Neither philosophy nor the arts, nor even the philosophy of art were timetabled, so he allowed most of his mind to wander. He left a little behind to raise the odd query to which he already knew the answer, or to answer wrongly questions that he was more than capable of answering correctly, this to make him appear ‘normal’.

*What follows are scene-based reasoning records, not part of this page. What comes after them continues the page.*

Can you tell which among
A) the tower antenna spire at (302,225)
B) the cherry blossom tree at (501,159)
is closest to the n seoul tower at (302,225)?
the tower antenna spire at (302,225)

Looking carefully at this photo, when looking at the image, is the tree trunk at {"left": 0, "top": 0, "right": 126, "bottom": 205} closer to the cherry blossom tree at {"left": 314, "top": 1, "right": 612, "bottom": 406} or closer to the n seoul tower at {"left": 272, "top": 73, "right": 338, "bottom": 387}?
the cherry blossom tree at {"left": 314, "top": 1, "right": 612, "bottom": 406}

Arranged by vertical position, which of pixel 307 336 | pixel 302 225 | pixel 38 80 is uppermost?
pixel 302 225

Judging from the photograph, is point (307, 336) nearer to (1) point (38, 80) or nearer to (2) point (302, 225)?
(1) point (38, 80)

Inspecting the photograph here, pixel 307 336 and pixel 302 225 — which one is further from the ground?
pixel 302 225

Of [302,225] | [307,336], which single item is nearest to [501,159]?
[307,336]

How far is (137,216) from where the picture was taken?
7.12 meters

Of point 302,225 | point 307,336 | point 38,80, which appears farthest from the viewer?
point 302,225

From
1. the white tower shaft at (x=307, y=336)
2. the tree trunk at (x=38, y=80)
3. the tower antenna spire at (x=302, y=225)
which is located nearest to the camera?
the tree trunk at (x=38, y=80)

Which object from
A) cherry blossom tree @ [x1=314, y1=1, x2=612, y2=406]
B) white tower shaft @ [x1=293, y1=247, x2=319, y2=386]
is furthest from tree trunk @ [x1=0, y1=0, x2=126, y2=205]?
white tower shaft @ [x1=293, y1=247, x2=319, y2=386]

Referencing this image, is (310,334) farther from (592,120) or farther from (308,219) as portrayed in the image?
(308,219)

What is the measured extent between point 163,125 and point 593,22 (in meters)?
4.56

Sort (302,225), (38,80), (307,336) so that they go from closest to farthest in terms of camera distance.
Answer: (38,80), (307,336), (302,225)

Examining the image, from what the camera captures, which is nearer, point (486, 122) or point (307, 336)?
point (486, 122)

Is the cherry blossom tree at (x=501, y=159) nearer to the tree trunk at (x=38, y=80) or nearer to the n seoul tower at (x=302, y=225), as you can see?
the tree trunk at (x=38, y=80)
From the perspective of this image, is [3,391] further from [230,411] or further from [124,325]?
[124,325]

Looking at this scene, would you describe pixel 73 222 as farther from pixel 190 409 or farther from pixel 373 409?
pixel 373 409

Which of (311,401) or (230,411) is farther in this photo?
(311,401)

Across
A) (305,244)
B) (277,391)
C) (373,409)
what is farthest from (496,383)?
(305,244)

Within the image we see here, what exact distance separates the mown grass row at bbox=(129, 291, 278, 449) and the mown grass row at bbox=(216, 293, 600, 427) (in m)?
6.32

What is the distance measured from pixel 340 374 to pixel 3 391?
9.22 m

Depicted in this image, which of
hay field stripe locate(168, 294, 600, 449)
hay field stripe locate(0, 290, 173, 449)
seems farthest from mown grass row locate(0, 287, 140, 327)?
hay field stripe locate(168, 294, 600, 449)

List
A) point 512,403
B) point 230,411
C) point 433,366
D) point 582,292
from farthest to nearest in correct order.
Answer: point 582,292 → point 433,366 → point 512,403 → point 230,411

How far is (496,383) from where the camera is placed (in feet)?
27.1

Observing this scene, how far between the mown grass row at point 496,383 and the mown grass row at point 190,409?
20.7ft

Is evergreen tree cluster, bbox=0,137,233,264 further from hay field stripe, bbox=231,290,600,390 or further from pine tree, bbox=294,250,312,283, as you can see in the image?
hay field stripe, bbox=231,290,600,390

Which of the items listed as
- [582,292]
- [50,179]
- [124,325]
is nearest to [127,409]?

He found Kr’veth’neq’is in Italy, in the year 1754. She was deep in conversation with St Gerard Majella. Of course, he wasn’t a Saint at that time, but he was doing the counselling work and other things that led the church to beatify and canonise him at the turn of the twentieth century. Thinking about it, to whom else would she turn than the Patron Saint of Expectant Mothers and Unborn Children? Xander shielded himself and listened in.
“And how came you to be in this condition if no man has touched you?” the holy man asked, “you surely are not comparing yourself with the Mother of our Lord, the Blessed Virgin Mary, for that would be blasphemy indeed.”
“Indeed I am not,” Kr’veth’neq’is replied. “I fear that my condition was brought on by advanced technology.”
“I know nothing of this advanced technology of which you speak. Enlighten me, child. What is its nature?”
“It’s a kind of magic,” she replied.
“It would seem thus.”
“I will pray for you, child.”
Xander lifted his shield, exposing his mind to his sibling.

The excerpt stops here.